[Opening Selected excerpt section]
Anecdotal: I grew up playing outside a lot. My favorite thing to do was hydraulic engineering on mud-puddles. I built dams, canals, locks with gates, stirred up mud to see how it behaved, etc. I was out in the woods a fair bit, got the occasional tick (this was before Lyme disease was such a concern, and as long as you caught the ticks the same day, Rocky Mountain Spotted Fever was nothing to worry about). We had cats, our relatives had dogs, etc. To this day I have relatively little issue with allergies or illnesses of any kind. Yes, dust makes me sneeze, but it honestly puzzles me why people stampede to get flu shots every year -- I've had the flu maybe twice in my life, it sucked, it lasted about three days each time, and I got over it. People look at me like I'm nuts -- "You're not getting a flu shot? WHY NOT???"
On the other hand, just about all the people I know with allergies, constant colds, etc. are the ones with a horror of anything that might be less than perfectly fresh and germ-free. I drink milk that's a few days past the sell-by, I eat stuff that's been in the fridge a couple days, I have lunch at greasy spoons where the kitchen staff maybe doesn't wash their hands every time they touch their own face. I don't go out of my way to find "dangerous" food or items, but neither do I avoid things that may have tiny amounts of "harmful" stuff on them like my life is at risk every time I eat a sandwich.
Logical: I won't use antibacterial soaps unless there's no alternative. Why? Because using them indiscriminately breeds resistant bacteria. This is just logic backed up by known scientific observation of microbial evolution. It's the reason your doctor won't (or at least, shouldn't) prescribe you antibiotics every time you have a fever -- if it's not bacterial, the drugs wouldn't do you any good and would breed resistance in bacteria that aren't causing you any issues yet. Then those resistant strains would take over and now you have a problem, and it's a tough problem because the doctor has to give you massive doses, or use a different antibiotic -- and there are only so many antibiotics out there. Trying to sterilize the environment is the same thing on a grander scale.
If more parents let their kids go ahead and, for example, chew on the cat's tail, the kid's immune system would get exposed to a few new agents (and learn to deal with them), and the cat would swat the kid who would then learn "don't chew on kitty, it hurts". That's two problems solved. Don't let them play in raw sewage, but don't keep them in a plastic bubble either.
-- Old Man Kensey
Your attempt at tieing this article to some sort of anti-Western movement goes nicely with your otherwise misinformed position.
Suggesting that "antibodies" inherited from out mother is the same thing as developing our own immune response is well... just totally simplistic.
If I do get sick, at least I'll live. More people die in developing countries from things we can easily remedy than the other way around.
Hopelessly facile argument. The point of the article was that auto-immune disorders (which generally don't kill you outright) are a largely Western affliction because our immune systems have not been properly calibrated. Were you to get Crohn's disease (largely Western) you would live on, sure, but you'd have diarrhea for the rest of your life and some fun stomache pains. People with Crohn's disease have been successfully treated by deliberately giving them pig whipworm eggs.. once the immune system sees a *real* threat (real to the immune system, pig whipworms can't reproduce inside us) it eases up on inflaming the intestines.
Furthermore, it has been demonstrated that kids that grow up with pets, like a dog, have less of a chance of developing allergies then those that don't.
Please get a clue before you start posting drivel like the above. "anti-Western rhetoric" sheesh. paranoid?
[Closing Selected excerpt section]
Actions to take
[a] According to the comment thread, what treatment has successfully been given to people with Crohn's disease?
[b] Return the passage of the comment thread that starts at "If more parents" and ends at "otherwise misinformed position.".
[Opening Given data section]
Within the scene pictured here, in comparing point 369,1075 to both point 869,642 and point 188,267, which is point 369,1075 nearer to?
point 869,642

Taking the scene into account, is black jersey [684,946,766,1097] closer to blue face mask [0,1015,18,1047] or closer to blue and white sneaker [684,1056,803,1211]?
[Closing Given data section]
Expected responses
[a] They have been deliberately given pig whipworm eggs.

[b]
If more parents let their kids go ahead and, for example, chew on the cat's tail, the kid's immune system would get exposed to a few new agents (and learn to deal with them), and the cat would swat the kid who would then learn "don't chew on kitty, it hurts". That's two problems solved. Don't let them play in raw sewage, but don't keep them in a plastic bubble either.
-- Old Man Kensey
Your attempt at tieing this article to some sort of anti-Western movement goes nicely with your otherwise misinformed position.